I have definite M*A*S*H opinions, some of which don't jibe with the popular view. BJ over Trapper John. Henry Blake over Colonel Potter. Frank Burns WAY over Charles. Frank Burns was probably my favorite character; "Frank Burns eats worms" my favorite line in the whole series (it still slays me). I slightly preferred Klinger to Radar but could've easily done without both of them. Colonel Flagg was my favorite recurring guest character, but I also liked Dr. Sidney Freedman (and by high school his stock shot up when I discovered he was a photographer once married to Diane Arbus). I was glad that Hawkeye and Hot Lips never got together; I hated that episode when they kinda sorta did. Barf. I liked it when Hawkeye was with that nurse who went on to star in the Polaroid commercials with James Garner. I never saw the original M*A*S*H movie, and yes, I know it's Altman and it's so much better and darker, and I don't care. I hated the series finale, like most people, but maybe that's just because I didn't want it to be over, or because I was over it. I'm not sure which. It was 1983. I was 15, and already deep into Cheers, which had premiered the year prior. And like most TV series of that era (any era?), M*A*S*H didn't exactly get better with age.

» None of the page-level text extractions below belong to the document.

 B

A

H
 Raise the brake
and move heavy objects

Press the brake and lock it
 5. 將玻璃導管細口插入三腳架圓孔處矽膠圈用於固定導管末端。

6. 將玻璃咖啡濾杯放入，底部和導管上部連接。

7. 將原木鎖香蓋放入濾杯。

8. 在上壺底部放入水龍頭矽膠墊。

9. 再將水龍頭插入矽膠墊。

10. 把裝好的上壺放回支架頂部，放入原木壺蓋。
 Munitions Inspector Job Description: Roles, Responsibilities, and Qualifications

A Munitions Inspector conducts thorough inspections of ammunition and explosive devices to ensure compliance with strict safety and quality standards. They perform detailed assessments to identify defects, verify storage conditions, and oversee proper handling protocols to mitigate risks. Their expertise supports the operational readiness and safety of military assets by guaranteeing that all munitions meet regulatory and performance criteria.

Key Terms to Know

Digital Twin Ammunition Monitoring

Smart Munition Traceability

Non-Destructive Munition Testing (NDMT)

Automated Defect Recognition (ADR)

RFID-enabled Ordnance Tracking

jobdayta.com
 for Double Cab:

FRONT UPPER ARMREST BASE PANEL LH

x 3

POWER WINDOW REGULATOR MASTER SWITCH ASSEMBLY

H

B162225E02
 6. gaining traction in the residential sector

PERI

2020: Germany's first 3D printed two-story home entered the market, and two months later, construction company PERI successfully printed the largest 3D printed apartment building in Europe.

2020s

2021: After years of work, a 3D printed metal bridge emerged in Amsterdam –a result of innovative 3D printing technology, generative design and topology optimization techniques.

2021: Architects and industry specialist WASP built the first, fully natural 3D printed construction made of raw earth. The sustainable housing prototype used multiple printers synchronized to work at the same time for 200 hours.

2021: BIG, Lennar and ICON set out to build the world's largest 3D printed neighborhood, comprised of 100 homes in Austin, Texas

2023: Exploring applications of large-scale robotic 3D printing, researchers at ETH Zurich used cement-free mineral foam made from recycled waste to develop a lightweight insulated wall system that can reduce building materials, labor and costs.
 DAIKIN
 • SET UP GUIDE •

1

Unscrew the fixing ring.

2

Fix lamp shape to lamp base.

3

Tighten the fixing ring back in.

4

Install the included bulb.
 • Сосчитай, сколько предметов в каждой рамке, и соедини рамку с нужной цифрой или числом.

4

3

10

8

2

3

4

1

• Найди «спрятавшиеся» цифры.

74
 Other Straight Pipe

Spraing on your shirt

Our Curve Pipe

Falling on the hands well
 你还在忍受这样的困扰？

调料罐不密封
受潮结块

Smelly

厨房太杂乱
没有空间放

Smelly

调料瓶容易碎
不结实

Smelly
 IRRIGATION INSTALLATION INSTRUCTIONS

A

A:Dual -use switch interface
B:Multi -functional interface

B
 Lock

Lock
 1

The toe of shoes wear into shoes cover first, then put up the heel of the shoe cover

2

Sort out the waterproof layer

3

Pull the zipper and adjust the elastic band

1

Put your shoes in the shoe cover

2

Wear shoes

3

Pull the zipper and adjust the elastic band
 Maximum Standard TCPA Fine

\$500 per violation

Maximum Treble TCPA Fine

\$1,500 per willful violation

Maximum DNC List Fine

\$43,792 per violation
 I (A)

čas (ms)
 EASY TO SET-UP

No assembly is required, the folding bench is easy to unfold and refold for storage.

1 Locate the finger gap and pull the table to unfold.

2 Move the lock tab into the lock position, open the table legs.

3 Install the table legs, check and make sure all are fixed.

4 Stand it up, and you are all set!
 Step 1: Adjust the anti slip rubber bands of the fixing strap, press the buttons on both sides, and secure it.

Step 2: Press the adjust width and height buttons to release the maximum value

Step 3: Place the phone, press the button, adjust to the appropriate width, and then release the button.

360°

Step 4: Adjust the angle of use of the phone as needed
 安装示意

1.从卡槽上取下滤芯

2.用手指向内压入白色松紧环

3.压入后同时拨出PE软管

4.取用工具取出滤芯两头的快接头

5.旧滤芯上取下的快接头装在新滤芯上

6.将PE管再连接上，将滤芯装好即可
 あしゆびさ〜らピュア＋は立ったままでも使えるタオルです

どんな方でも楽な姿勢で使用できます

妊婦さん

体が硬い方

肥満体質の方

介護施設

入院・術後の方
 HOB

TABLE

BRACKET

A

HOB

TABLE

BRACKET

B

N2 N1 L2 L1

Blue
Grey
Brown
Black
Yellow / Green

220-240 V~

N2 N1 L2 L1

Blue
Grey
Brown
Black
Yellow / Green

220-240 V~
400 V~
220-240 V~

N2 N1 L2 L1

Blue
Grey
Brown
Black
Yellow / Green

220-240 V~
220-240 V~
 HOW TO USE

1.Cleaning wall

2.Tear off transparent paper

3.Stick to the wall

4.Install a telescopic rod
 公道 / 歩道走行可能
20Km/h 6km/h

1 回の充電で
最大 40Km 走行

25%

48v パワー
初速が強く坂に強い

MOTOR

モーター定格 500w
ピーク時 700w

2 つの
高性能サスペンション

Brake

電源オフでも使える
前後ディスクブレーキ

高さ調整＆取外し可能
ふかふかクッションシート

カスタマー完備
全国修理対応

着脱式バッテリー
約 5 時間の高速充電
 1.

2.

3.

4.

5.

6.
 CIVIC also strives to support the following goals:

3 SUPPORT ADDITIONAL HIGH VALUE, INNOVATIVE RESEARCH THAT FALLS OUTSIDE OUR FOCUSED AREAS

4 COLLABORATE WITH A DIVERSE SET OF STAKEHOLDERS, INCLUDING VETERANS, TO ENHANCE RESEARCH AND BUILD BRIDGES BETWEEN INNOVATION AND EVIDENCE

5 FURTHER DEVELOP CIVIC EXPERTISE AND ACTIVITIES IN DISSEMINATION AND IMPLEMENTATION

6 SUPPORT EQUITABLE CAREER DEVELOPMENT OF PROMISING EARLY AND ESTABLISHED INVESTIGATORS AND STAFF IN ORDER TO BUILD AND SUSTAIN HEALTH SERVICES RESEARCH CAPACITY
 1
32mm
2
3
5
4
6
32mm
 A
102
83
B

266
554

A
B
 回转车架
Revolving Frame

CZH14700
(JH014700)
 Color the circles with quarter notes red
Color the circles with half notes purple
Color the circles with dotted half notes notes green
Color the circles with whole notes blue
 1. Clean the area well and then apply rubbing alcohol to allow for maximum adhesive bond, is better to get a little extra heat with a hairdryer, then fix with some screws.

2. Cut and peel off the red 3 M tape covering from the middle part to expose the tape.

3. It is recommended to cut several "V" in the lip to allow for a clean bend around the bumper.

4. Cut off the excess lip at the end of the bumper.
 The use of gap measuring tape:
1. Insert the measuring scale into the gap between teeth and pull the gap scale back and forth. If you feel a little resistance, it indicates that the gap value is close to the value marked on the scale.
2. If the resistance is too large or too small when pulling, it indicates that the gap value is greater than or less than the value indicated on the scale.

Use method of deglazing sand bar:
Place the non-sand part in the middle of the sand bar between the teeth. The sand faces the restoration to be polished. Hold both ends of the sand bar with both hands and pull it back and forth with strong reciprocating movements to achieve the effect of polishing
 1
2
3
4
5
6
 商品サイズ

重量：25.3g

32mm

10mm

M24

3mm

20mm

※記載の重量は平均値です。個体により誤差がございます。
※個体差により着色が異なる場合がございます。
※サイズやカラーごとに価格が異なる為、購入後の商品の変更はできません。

I can't really watch M*A*S*H now, though I'll happily sit through back-to-back episodes of The Odd Couple, Hogan's Heroes or Mister Ed. Its earnestness can make me queasy; the laugh track hurts my brain. And I have a hard time refraining from reciting all the dialogue I've memorized, which can be annoying if I'm with someone and sad/weird if I'm watching alone.
Anyway, it stands to reason that I should kick sargent-major ass on these Golden Trivia M*A*S*H cards, which came out in 1984, the year after the series ended. I bought these at an estate sale earlier this summer, when I knew my brother and fellow M*A*S*H couch potato would be visiting. I wasn't as good as I'd expected to be, but over cocktails, we both managed to horrify our respective spouses with our M*A*S*H knowledge. I mean, seriously, who doesn't know Frank Burns's blood type?